● EXERCISES:
1. Using the Moderna vaccine excerpt, answer each question briefly:
(a) Over what median follow-up period did the longer-term analysis show continued protection against RSV LRTD?
(b) How many products does Moderna have in development in total?
(c) Which two diseases does the combination vaccine target, and how early could it be approved?
2. Carry on the Moderna vaccine excerpt, starting after its last sentence.

==== DOCUMENT SEGMENT

Moderna said an additional longer-term analysis revealed continued protection against RSV LRTD over 8.6 months median follow-up.

No serious safety concerns were seen in patients who received the vaccine in the trial. Most side effects were mild to moderate and included fatigue, pain at injection site, headache, muscle pain and joint pain.

Related: CMV Vaccine Trials: Moderna’s CMV mRNA Vaccine Enters Phase III

Arexvy Versus Abrysvo: How Do the RSV Vaccines Compare?

In addition to COVID-19 and now RSV, Moderna has several other mRNA candidates in development, including ones against influenza, HIV, Lyme disease and Zika, among others. In total, the company has 40 products in development with several in late-stage trials.

The products include a combination vaccine targeting COVID and influenza, which could see an approval as early as 2025.

========
==== INFORMATION SUPPLIED

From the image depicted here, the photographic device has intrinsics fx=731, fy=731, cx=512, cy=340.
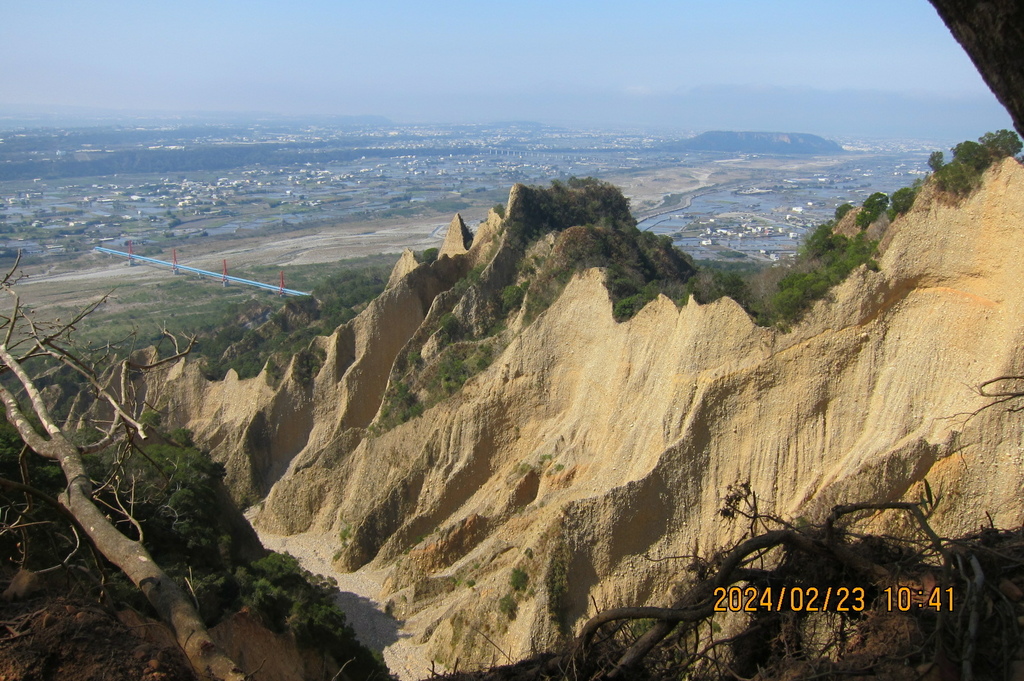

========

● EXPECTED OUTPUTS:
1.
(a) 8.6 months.
(b) 40 products.
(c) COVID and influenza, with possible approval as early as 2025.

2.
Moderna is also working on a cancer vaccine with Merck & Co for melanoma. This week, the companies shared three-year Phase IIb trial data for the vaccine in combination with 2023’s best-selling cancer drug Keytruda (pembrolizumab), which showed an overall survival rate of 96 percent compared with 90.2 percent with Keytruda alone. The vaccine also showed robust durability with around 75 percent of patients who received the vaccine-drug combination having recurrence-free survival compared with 55.6 percent on Keytruda alone.

Moderna and Merck are also conducting a late-stage study of the vaccine and Keytruda combination.

With the inevitable falloff of COVID-19 vaccines, Moderna earned $6.8 billion in 2023 compared to $19.3 billion in 2022. Despite the more than 60 percent decline in sales, also experienced by Pfizer last year, which Moderna was expecting to be steeper, there were some silver linings. Moderna captured 48 percent of the COVID-19 US market compared to 37 percent in 2022, catching up to Pfizer’s COVID-19 shot Comirnaty.

Investors also appear to have renewed confidence in Moderna’s future as shares of the company have been up more than 40 percent this year, recovering well after falling 45 percent in 2023.

Later this month, an advisory panel to the CDC will vote on recommendations for the use and intended population of Moderna’s mRESVIA. During an earnings call on May 1, Moderna said it is anticipating an equal recommendation to RSV shots from GSK and Pfizer.